たべたもの

どんなものを食べているか言ってみたまえ。君がどんな人間であるかを言いあててみせよう。(ブリア=サヴァラン)

スープの専門店

初めてスープの専門店に行った。

別にスープを食べたくもなかった。スープでもなんでもよかった。深刻な話をするのが目的だったので。

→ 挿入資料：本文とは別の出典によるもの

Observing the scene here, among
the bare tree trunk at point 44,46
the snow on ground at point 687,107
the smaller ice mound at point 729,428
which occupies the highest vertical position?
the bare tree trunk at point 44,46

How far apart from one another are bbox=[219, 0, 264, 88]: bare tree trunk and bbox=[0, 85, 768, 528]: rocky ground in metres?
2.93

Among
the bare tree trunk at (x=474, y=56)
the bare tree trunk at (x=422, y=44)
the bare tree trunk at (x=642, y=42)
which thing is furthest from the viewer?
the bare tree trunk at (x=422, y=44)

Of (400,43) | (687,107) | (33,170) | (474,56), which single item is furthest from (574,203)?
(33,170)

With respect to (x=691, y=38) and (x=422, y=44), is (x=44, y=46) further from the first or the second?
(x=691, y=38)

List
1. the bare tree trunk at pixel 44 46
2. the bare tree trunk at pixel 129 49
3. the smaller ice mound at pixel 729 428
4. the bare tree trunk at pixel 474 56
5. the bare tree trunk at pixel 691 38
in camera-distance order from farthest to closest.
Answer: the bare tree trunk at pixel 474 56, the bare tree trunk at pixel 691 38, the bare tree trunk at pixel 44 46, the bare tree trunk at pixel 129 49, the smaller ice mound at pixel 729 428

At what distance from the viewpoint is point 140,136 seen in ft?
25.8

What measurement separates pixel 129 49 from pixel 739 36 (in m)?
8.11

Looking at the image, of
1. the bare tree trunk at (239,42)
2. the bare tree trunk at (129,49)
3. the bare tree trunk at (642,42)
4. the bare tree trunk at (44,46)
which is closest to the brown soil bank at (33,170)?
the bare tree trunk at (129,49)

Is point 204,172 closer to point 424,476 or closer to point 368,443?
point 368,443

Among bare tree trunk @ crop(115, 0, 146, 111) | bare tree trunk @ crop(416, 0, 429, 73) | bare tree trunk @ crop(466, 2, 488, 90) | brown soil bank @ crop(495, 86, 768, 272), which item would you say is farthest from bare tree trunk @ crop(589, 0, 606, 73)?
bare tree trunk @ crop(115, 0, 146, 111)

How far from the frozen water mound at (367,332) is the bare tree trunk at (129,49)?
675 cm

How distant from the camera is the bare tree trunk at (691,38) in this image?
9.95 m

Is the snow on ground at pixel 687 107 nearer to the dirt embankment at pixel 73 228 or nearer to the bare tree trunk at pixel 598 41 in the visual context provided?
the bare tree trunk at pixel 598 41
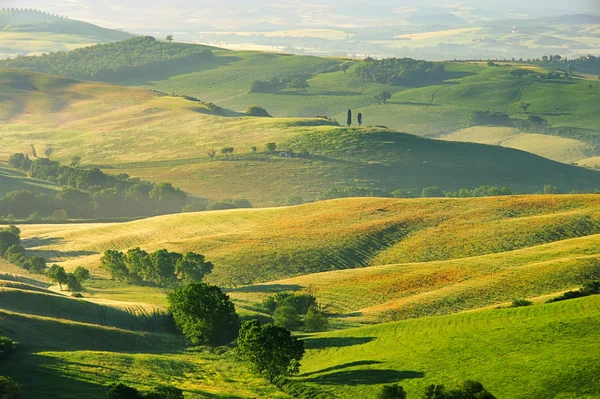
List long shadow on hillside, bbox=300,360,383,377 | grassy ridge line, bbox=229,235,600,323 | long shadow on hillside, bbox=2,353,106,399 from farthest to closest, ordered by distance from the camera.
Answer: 1. grassy ridge line, bbox=229,235,600,323
2. long shadow on hillside, bbox=300,360,383,377
3. long shadow on hillside, bbox=2,353,106,399

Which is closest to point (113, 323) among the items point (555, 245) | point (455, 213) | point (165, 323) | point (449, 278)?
point (165, 323)

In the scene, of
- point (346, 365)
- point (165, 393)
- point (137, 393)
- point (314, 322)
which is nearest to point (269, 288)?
point (314, 322)

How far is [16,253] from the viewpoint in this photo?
4870 inches

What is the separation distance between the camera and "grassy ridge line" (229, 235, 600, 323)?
87.3 m

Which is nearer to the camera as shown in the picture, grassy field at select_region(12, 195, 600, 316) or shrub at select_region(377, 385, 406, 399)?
shrub at select_region(377, 385, 406, 399)

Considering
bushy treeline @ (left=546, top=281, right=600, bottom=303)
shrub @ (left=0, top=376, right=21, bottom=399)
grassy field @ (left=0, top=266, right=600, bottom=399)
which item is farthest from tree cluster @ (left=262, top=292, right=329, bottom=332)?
shrub @ (left=0, top=376, right=21, bottom=399)

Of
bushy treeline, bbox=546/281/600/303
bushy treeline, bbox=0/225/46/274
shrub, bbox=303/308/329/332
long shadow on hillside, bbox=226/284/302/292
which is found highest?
bushy treeline, bbox=546/281/600/303

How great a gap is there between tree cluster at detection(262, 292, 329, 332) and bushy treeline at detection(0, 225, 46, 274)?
41559 mm

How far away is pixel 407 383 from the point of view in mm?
56312

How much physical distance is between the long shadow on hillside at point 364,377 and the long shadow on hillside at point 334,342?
8418mm

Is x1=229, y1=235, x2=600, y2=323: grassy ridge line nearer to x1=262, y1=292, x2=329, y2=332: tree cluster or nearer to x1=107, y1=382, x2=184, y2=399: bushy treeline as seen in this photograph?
x1=262, y1=292, x2=329, y2=332: tree cluster

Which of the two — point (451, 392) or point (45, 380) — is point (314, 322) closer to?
point (45, 380)

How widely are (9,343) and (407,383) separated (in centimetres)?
2809

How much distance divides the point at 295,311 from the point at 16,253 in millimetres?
57784
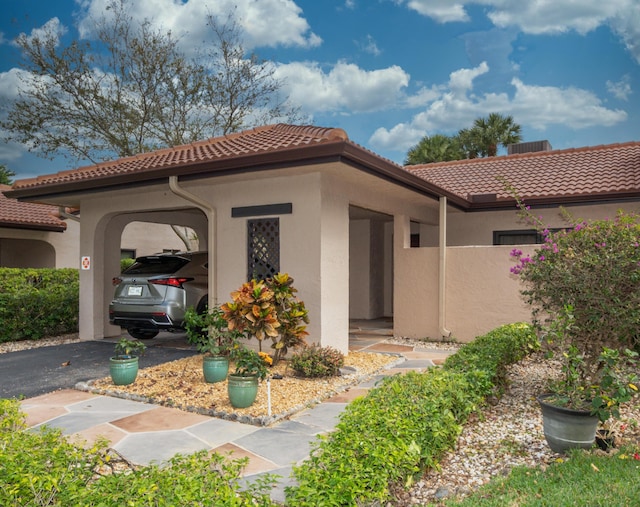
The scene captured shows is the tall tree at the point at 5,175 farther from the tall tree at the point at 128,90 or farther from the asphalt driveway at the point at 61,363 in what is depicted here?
the asphalt driveway at the point at 61,363

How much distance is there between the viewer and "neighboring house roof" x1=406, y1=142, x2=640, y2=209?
33.5 feet

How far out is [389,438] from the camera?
3182 mm

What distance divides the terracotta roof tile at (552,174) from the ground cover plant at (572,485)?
6229mm

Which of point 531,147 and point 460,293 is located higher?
point 531,147

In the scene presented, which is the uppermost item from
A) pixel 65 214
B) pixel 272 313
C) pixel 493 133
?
pixel 493 133

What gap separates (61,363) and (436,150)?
18.6 meters

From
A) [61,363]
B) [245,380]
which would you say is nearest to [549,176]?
[245,380]

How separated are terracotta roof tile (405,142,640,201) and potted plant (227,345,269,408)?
5.44m

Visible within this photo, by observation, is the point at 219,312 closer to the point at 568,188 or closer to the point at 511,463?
the point at 511,463

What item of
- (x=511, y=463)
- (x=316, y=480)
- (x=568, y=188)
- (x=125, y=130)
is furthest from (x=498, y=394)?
(x=125, y=130)

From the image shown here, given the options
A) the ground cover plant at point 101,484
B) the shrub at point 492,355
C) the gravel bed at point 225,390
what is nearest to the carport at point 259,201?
the gravel bed at point 225,390

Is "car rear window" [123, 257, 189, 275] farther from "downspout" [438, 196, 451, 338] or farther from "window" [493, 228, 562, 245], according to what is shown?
"window" [493, 228, 562, 245]

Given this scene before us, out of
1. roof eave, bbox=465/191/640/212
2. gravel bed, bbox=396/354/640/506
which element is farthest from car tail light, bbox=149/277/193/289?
roof eave, bbox=465/191/640/212

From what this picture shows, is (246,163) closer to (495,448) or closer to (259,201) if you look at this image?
(259,201)
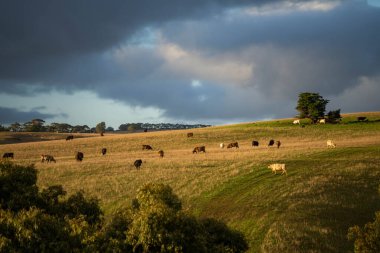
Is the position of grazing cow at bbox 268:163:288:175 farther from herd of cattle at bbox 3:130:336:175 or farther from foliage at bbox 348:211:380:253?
foliage at bbox 348:211:380:253

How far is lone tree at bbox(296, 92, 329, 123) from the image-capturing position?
104 meters

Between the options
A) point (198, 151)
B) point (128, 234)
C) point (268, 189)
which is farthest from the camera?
point (198, 151)

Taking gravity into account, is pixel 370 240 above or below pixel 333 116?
below

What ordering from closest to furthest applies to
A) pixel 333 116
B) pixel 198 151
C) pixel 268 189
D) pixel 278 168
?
pixel 268 189 < pixel 278 168 < pixel 198 151 < pixel 333 116

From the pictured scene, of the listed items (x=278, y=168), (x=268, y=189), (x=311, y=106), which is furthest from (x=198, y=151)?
(x=311, y=106)

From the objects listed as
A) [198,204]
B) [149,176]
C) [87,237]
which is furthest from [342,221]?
[149,176]

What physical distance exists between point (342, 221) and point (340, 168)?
1429 centimetres

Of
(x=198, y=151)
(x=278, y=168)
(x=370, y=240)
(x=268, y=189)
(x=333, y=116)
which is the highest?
(x=333, y=116)

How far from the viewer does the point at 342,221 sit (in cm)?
2700

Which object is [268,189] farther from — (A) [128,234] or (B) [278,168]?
(A) [128,234]

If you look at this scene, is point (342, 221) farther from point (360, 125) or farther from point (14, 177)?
point (360, 125)

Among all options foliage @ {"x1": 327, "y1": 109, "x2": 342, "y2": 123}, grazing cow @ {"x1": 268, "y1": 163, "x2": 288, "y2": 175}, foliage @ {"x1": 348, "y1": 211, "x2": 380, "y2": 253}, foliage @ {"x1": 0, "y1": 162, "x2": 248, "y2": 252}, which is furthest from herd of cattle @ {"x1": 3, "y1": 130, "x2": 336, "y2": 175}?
foliage @ {"x1": 327, "y1": 109, "x2": 342, "y2": 123}

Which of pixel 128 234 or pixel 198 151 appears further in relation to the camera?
pixel 198 151

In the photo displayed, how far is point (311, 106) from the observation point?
105 metres
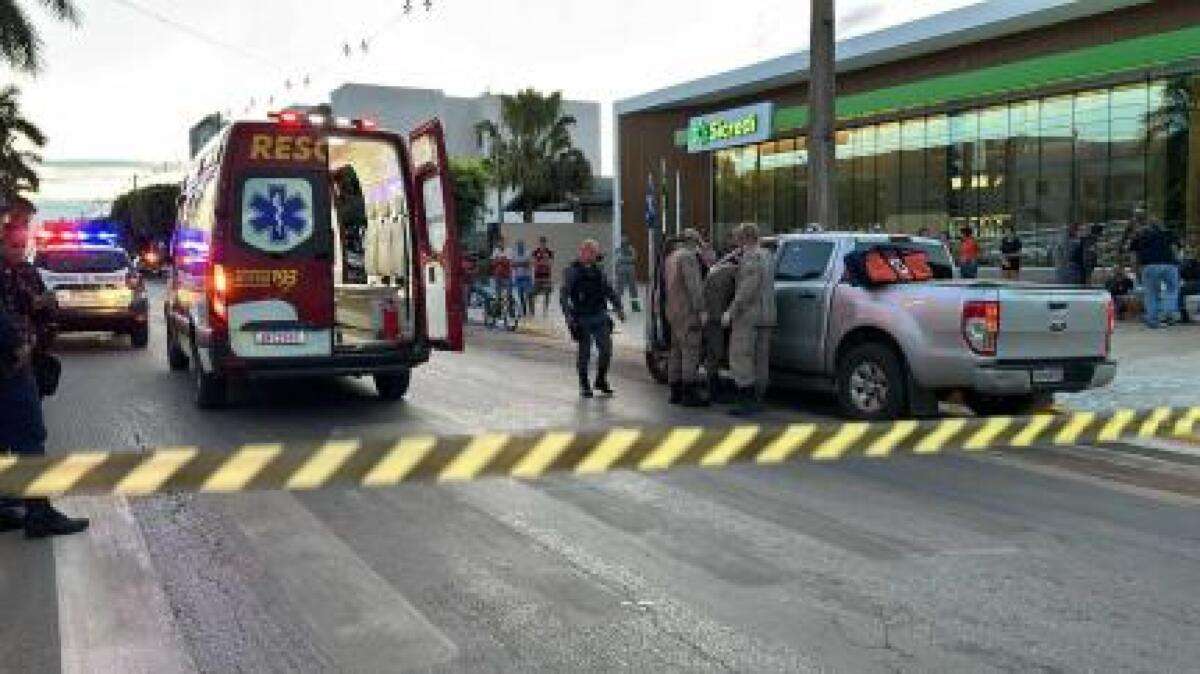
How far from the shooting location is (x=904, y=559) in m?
5.95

飲み物はアールグレーを頼んだんだけど、この食器がなんか緑色のなすびみたいなファンシーなヤツで、急須とポットが一体になってて、このファンシーさはいらない、深刻な話をするのに私ってなんてマヌケっぽいんだって思いましたよ。だいたいなんでアールグレーがなすびなん?!

まあマヌケかどうかはどうでもいい。

私、世間的に見てかわいそうな状態におかれてたと思う。それを客観的に説明してるのに、世間的にどうとかは関係ないらしい。私が嫌かどうかが問題なのだって。

頼むわー

何かあるたび世間とか常識とかではなくお前はどうなのだっていう問いを突きつけられたら、私その一つ一つ、家族の原初形態から考え続けて、考えてるだけで一生を終えますわ。社会規範に則って受け入れられないところを話し合うという路線でお願いします…

と今朝思った。

スープは食べる気にもならなかったけど相手がトイレに立ったとき一気にかき込んで食べた。味は覚えてない。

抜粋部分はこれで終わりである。